# Heavier rider nutrition?



## wrecognize (Dec 30, 2013)

Hey guys just curious how being a heavier rider affects the given or prescribed amounts on alot of the supplements out there. Most of what Ive seen is a generic amount, 2 per serving and so on. I wanted to give Sportlegs a try but Im a little nervous about having to take 5 pills for what they recommend. Ive read some people have issues with 1 pill. I know everyone is different but just curious what the heavier guys use and think. Talking more about products for training rides as well as race day. I cant see how the amount of product would be the same for me and my 140lb friend. I weigh 240 by the way.


----------



## mabrodis (Oct 19, 2005)

wrecognize said:


> Hey guys just curious how being a heavier rider affects the given or prescribed amounts on alot of the supplements out there.
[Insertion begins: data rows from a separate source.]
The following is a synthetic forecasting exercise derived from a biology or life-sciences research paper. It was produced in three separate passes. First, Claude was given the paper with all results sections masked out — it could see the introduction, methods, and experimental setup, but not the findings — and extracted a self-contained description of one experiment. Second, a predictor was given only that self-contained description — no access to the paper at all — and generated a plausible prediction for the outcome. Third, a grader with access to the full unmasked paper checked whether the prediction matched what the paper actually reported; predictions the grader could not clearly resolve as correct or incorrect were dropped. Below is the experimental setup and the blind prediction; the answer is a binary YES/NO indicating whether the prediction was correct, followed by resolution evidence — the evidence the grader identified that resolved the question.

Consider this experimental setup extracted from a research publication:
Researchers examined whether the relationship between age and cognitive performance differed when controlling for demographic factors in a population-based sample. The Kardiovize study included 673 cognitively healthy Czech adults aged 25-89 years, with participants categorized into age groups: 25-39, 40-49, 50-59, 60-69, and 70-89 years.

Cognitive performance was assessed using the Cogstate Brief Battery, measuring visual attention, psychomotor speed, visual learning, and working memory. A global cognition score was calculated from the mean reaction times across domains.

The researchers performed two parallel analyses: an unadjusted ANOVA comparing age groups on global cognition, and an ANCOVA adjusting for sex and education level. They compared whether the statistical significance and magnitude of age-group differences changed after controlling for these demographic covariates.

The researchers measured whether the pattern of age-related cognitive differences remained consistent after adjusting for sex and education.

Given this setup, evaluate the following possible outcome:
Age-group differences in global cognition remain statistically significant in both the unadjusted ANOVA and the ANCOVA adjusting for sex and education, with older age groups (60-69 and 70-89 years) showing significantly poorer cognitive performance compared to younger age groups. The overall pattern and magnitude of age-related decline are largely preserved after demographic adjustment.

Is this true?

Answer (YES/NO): YES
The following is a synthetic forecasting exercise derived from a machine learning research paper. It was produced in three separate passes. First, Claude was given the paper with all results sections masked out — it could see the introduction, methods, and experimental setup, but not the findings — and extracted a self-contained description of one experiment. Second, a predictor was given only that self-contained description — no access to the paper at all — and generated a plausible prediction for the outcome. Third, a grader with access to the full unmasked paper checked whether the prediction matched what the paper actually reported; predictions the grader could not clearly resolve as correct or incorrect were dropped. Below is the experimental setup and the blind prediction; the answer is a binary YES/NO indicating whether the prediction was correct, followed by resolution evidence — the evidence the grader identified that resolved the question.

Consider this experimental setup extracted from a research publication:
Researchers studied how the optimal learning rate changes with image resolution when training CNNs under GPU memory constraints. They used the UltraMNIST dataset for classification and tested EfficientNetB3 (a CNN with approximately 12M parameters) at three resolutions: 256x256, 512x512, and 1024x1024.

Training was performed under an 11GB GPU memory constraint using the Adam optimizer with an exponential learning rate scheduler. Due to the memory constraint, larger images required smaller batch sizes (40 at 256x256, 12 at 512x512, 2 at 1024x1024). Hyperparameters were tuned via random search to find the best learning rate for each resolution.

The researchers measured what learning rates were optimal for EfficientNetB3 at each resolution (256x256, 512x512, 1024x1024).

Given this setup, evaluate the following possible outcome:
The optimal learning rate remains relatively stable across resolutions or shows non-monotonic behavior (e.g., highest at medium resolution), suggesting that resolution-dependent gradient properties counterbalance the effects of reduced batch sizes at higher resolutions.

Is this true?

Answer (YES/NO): NO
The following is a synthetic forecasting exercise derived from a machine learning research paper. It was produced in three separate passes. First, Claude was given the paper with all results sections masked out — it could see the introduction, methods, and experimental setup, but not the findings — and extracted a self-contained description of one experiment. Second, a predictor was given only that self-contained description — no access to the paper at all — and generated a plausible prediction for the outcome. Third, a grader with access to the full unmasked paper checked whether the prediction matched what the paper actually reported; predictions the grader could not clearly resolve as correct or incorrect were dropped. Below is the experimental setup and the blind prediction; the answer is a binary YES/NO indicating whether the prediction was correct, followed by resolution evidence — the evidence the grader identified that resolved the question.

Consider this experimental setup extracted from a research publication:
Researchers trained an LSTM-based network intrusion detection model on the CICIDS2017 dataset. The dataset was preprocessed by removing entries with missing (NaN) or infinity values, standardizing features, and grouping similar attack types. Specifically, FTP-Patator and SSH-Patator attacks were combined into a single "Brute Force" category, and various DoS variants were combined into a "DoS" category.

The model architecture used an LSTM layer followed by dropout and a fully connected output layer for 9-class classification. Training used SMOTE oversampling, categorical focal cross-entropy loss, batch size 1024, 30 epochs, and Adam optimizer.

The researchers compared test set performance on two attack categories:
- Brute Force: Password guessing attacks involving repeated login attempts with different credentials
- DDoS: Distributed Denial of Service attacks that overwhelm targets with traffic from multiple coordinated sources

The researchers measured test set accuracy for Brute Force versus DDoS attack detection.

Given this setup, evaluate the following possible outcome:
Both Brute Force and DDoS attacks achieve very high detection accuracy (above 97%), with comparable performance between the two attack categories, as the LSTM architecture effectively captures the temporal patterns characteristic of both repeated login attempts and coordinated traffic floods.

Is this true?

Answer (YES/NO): YES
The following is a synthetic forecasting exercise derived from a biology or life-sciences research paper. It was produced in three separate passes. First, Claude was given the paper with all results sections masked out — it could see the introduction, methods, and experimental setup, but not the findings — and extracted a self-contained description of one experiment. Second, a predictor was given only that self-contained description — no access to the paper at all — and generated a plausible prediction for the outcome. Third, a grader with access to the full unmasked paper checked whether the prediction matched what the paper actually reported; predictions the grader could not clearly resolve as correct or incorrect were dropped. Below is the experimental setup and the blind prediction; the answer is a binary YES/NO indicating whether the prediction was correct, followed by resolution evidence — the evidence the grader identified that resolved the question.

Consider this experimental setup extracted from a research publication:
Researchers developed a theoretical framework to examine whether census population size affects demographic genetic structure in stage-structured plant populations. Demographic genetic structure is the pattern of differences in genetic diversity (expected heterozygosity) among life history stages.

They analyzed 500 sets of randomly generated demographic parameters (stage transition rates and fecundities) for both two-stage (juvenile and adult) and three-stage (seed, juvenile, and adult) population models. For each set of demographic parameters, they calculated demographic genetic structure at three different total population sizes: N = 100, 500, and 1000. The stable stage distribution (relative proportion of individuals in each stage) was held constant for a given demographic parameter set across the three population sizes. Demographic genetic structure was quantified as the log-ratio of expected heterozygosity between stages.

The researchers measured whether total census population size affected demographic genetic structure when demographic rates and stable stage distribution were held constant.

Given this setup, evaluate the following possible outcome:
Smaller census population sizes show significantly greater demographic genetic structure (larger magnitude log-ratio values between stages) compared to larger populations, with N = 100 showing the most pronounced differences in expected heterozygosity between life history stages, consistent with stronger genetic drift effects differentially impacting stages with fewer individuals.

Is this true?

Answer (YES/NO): YES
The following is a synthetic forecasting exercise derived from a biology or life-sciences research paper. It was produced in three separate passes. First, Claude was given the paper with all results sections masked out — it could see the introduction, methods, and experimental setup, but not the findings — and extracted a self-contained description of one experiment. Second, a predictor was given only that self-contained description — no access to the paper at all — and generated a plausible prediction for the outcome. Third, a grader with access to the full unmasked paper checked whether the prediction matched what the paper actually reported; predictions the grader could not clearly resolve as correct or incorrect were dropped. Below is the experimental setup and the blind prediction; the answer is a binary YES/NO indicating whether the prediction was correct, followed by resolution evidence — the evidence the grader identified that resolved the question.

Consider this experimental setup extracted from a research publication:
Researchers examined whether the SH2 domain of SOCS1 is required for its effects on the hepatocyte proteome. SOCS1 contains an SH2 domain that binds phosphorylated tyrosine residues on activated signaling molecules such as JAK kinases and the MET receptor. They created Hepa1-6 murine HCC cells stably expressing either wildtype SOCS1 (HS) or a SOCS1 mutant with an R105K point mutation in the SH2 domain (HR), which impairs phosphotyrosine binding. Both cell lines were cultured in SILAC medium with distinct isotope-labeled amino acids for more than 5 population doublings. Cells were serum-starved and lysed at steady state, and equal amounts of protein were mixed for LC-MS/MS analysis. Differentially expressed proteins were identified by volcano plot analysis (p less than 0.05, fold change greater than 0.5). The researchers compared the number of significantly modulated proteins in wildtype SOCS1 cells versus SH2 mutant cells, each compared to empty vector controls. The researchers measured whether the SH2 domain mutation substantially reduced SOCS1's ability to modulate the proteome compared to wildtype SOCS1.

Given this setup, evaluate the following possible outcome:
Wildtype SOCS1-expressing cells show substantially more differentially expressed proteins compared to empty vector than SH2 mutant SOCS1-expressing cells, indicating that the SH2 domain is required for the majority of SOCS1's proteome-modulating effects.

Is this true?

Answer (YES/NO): NO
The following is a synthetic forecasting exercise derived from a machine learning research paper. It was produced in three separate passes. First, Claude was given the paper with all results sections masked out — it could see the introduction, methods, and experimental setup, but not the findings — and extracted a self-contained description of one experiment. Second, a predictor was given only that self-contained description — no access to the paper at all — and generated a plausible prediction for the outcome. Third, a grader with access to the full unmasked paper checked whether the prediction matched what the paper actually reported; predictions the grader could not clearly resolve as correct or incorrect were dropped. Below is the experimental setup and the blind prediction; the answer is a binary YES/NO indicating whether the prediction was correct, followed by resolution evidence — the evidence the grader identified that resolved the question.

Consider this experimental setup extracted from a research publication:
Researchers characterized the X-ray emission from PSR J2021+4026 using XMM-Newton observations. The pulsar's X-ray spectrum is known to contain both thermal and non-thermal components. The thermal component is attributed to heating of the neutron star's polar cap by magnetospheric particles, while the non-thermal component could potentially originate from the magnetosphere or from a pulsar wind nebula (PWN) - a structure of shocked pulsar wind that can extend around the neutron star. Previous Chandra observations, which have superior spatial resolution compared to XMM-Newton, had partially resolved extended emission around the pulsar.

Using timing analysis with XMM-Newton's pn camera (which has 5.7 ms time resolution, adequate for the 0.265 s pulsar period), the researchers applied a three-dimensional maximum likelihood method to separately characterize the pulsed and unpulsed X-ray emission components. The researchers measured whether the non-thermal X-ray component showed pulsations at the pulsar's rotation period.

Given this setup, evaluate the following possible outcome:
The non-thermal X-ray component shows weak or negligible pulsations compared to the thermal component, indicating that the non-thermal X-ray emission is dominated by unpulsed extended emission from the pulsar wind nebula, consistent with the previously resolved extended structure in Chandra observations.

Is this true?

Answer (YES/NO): YES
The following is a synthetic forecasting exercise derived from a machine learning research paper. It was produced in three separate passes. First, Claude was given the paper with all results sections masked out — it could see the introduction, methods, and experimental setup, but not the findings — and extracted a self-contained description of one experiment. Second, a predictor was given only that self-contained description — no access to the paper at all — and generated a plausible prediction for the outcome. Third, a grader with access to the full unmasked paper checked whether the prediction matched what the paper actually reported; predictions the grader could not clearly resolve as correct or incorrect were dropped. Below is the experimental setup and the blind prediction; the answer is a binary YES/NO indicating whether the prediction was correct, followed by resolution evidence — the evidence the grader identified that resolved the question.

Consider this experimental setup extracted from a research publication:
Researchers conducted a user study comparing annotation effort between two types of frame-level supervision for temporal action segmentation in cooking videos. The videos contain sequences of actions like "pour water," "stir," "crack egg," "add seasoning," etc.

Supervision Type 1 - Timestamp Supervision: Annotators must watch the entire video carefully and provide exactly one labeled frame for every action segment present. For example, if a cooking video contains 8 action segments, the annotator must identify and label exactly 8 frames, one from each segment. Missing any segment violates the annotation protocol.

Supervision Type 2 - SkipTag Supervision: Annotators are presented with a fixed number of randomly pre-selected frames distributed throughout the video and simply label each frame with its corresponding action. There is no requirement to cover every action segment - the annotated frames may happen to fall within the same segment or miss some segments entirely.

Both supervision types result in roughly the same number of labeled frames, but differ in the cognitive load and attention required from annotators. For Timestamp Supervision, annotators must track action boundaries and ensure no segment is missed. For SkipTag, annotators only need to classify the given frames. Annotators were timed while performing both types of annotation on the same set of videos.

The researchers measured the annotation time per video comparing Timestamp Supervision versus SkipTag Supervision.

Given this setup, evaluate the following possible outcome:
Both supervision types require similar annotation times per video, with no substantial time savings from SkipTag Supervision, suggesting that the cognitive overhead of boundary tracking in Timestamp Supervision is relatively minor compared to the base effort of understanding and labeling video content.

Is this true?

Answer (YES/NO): NO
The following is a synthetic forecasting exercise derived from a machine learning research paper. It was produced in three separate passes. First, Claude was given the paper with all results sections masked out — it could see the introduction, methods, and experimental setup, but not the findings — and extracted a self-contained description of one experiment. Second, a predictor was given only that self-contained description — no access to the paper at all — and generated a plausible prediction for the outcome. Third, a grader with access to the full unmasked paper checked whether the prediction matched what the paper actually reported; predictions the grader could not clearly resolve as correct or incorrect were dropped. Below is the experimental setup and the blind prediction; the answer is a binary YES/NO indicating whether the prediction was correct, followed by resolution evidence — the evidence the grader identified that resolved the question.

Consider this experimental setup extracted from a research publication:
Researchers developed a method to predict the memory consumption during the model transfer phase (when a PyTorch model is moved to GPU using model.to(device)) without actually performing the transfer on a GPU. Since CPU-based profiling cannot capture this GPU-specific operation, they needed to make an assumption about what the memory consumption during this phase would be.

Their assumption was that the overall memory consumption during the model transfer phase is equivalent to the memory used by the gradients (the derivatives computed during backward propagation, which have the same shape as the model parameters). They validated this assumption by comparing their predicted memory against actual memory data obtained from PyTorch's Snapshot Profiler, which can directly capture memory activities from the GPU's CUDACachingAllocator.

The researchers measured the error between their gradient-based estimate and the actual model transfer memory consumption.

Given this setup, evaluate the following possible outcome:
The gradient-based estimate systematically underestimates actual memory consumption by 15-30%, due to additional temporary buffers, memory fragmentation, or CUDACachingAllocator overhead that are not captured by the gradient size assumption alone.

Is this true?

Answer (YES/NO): NO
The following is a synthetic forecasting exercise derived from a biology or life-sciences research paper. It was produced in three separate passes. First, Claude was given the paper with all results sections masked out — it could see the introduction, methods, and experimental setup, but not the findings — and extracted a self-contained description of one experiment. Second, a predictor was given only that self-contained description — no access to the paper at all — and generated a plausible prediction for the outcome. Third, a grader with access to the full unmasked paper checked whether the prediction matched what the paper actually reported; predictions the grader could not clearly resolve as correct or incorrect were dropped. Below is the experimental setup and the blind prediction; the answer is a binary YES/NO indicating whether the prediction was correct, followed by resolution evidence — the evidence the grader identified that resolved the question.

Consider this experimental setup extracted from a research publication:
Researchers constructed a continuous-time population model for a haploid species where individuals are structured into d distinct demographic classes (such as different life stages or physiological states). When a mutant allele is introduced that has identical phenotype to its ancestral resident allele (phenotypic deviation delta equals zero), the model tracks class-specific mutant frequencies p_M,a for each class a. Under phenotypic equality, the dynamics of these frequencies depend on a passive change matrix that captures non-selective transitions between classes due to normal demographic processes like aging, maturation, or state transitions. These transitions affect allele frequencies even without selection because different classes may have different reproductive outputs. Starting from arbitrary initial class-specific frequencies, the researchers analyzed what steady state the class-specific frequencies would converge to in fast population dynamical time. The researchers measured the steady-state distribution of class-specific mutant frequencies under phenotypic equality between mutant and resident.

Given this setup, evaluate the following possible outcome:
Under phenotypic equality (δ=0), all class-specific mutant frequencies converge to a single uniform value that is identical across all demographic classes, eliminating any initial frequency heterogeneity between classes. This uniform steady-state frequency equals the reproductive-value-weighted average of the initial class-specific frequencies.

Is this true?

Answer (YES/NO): YES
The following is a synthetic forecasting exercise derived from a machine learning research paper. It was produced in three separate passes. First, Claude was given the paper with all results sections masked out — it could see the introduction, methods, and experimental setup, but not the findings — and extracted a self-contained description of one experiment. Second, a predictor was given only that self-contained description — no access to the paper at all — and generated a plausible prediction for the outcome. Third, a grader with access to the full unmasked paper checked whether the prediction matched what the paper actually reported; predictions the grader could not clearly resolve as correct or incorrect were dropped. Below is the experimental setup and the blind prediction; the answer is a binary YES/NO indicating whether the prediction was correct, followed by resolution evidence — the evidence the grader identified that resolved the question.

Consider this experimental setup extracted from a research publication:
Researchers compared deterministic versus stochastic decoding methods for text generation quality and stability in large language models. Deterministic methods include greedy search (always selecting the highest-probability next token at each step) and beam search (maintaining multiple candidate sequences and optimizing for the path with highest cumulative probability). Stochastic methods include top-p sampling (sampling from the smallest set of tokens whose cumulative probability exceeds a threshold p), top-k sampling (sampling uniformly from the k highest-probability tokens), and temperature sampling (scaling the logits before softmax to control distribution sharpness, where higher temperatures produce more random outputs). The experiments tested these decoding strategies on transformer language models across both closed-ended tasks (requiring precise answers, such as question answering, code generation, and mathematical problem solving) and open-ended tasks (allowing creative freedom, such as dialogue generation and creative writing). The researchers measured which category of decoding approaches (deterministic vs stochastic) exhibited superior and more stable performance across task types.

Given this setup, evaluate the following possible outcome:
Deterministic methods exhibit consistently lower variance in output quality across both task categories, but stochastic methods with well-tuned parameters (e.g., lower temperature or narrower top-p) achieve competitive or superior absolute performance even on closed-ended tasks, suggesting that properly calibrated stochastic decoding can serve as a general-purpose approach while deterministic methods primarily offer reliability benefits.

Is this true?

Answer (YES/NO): NO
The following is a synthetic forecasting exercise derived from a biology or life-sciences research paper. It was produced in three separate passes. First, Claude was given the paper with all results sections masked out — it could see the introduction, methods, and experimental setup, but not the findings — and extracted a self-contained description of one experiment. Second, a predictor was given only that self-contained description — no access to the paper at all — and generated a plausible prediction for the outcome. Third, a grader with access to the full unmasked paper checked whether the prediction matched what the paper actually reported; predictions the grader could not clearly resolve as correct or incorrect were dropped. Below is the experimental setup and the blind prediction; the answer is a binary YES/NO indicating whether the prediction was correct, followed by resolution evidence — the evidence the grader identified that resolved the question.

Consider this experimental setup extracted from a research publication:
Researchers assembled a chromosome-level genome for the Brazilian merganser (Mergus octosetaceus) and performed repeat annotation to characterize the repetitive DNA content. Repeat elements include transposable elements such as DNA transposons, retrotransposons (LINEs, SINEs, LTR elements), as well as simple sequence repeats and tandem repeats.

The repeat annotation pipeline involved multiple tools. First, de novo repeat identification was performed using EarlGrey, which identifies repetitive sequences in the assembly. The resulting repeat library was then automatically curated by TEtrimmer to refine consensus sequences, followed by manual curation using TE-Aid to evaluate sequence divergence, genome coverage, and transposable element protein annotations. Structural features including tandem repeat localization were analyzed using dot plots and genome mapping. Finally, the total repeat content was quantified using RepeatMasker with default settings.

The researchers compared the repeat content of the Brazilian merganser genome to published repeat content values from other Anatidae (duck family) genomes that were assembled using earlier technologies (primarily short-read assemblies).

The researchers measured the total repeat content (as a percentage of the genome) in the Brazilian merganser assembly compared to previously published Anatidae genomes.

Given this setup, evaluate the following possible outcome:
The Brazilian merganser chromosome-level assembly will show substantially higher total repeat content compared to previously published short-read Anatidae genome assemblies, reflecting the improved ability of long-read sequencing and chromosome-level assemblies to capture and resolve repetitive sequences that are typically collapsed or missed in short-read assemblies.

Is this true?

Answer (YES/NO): YES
Most of what Ive seen is a generic amount, 2 per serving and so on. I wanted to give Sportlegs a try but Im a little nervous about having to take 5 pills for what they recommend. Ive read some people have issues with 1 pill. I know everyone is different but just curious what the heavier guys use and think. Talking more about products for training rides as well as race day. I cant see how the amount of product would be the same for me and my 140lb friend. I weigh 240 by the way.


Funny you mention taking a specific amount of some supplement, I have thought about this also. We all have a certain makeup, I'm about 235 lb, so I'm right there with you. I figure if I shed the majority of my fat I'd be about 175 lb, so I consider myself a 175 person carrying around a 60 lb fat-backpack. The reason why this seems valid to me is muscle-wise that's what I feel like I am. I would think that biology-wise that would be quite a bit different than someone who is 230 lb with 5 lbs of fat. I.e. someone who is just a much bigger/stronger guy with very little fat, but overall we happen to weigh the same. Why would we both take the same amount of some supplement or drug when really we have nothing the same except the overall weight..but when dealing with a supplement or drug wouldn't someone with more muscle 'use up' the supplement faster? Basically the question is "Does fat behave the same way as muscle does towards supplement and drug absorption?". If it does then I guess the percentage muscle or fat doesn't matter, it's just the overall weight that determines the amount for everything.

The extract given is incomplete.